The girl tried to pull free, but her forearm was just as secure as her wrist.

Zormna flinched when the needle punctured her skin. She clenched the table top, looking even greener in the face. A fear of needles, possibly? After pulling out the needle, the attendant swabbed up any blood, covering the spot with a cotton ball and bandage.

Zormna let out a sob.

“Be careful with that drug,” Agent Sicamore warned, already starting to worry. She was so small, after all. “You put in enough for an adult.”

“That girl practically is one,” Dr. Holbrooke grumbled. “You saw the way she fought those guards. She could have killed me.”

Pity she hadn’t, Sicamore thought. But he said with respect, as he was also wearing a metaphorical tie, “That doesn’t change anything. She still has the body-size of a child.”

“Indeed,” murmured the attendant who had injected, from the darkness. Yet he placed another full syringe on the instrument table per Dr. Holbrooke’s directions.

“Whatever. Let’s just begin.” Dr. Holbrooke then leaned over Zormna.

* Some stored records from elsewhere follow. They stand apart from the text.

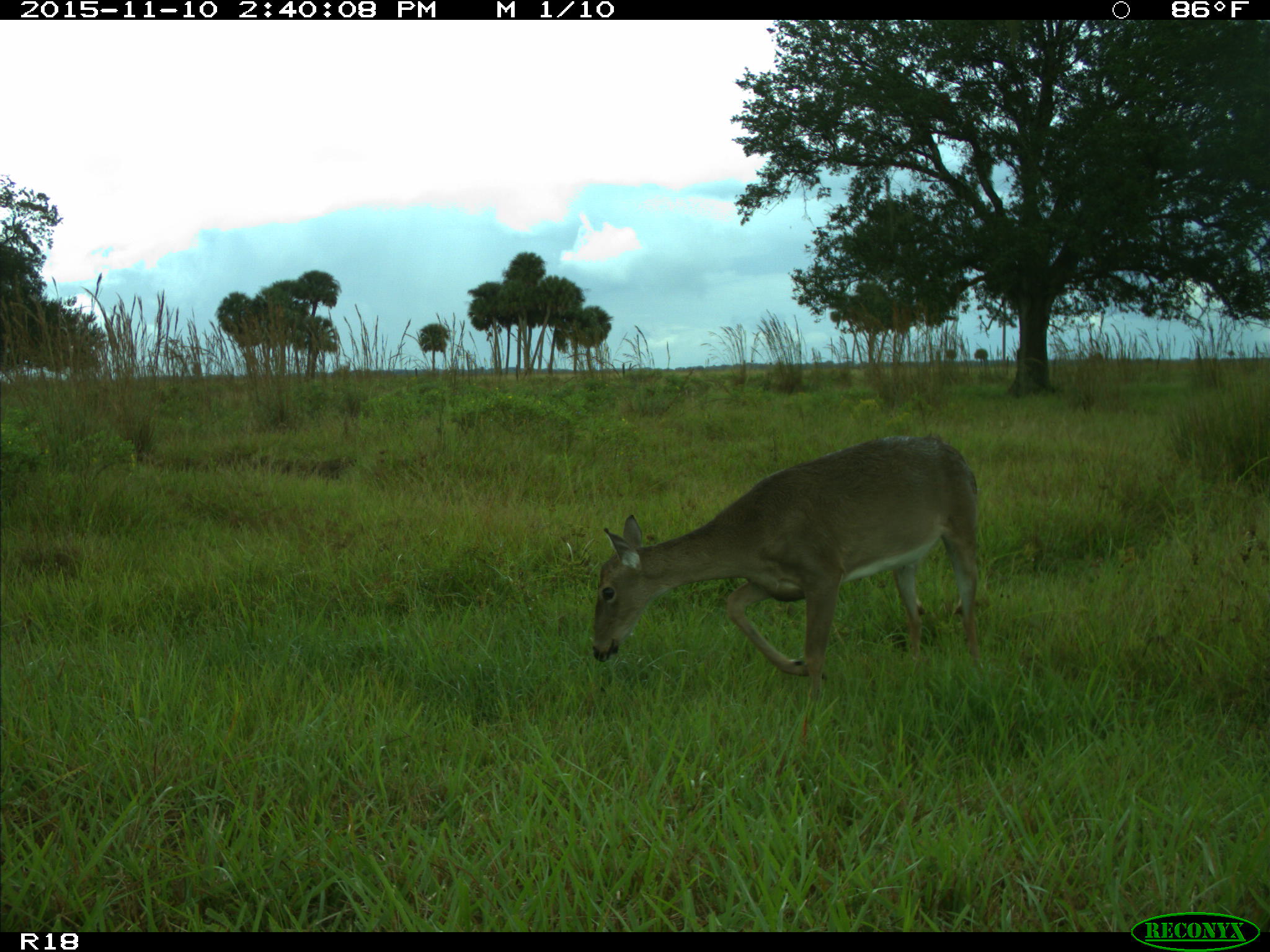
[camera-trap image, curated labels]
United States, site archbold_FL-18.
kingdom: Animalia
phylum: Chordata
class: Mammalia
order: Artiodactyla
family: Cervidae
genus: Odocoileus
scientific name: Odocoileus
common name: deer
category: unidentified deer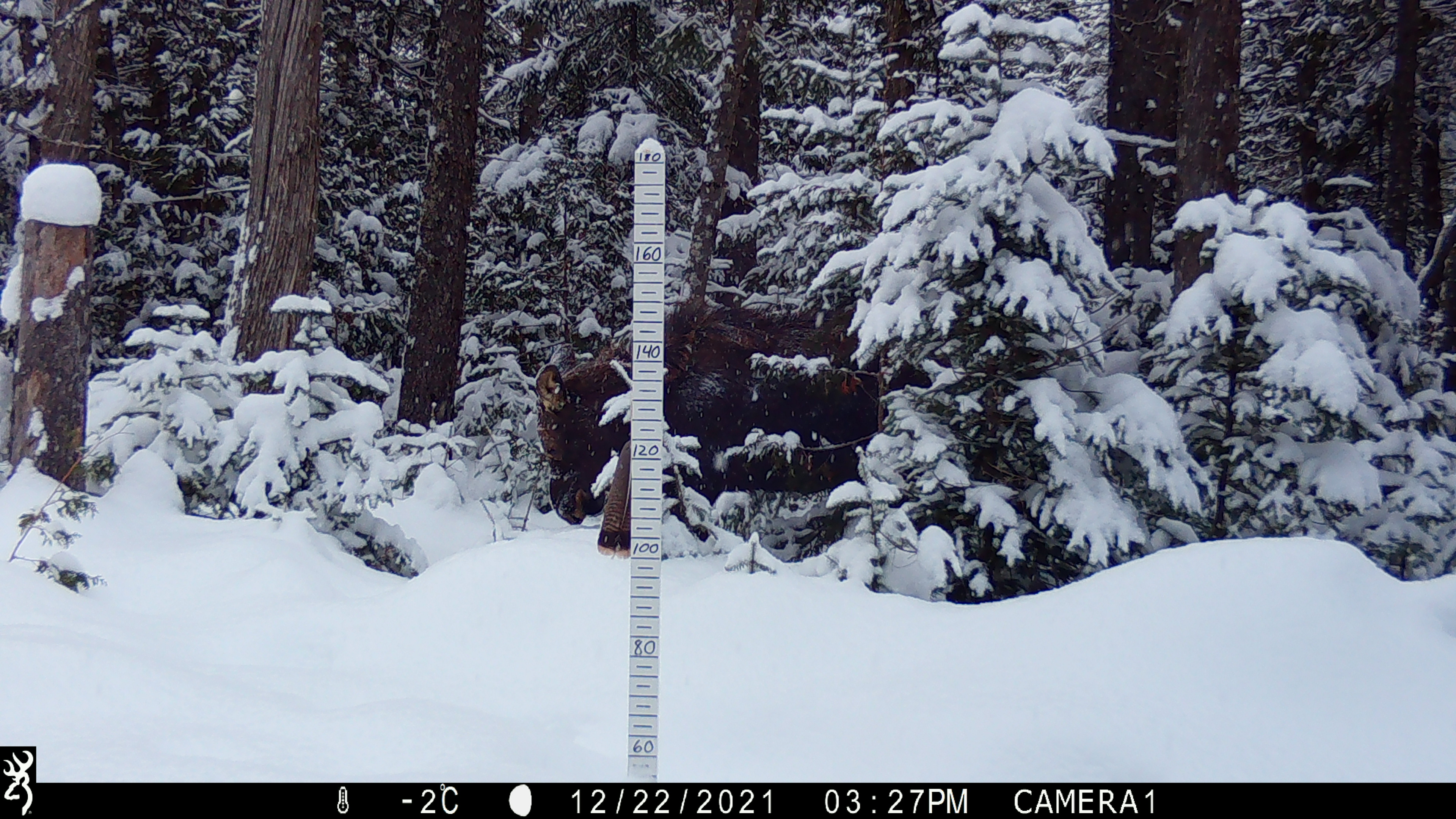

Zormna pulled away from his breath and reek of his aftershave. Sicamore always thought it was too strong. But all Zormna could really manage was a turn of the head. Poor girl.

“Let’s start with your full name,” Dr. Holbrooke questioned as he would a soldier stuck in Guantanamo. “Who are you?”

But the little indignant captive, sweating and glaring, clamped her mouth closed.

“She’s resisting,” one of the observing doctors murmured in amazement.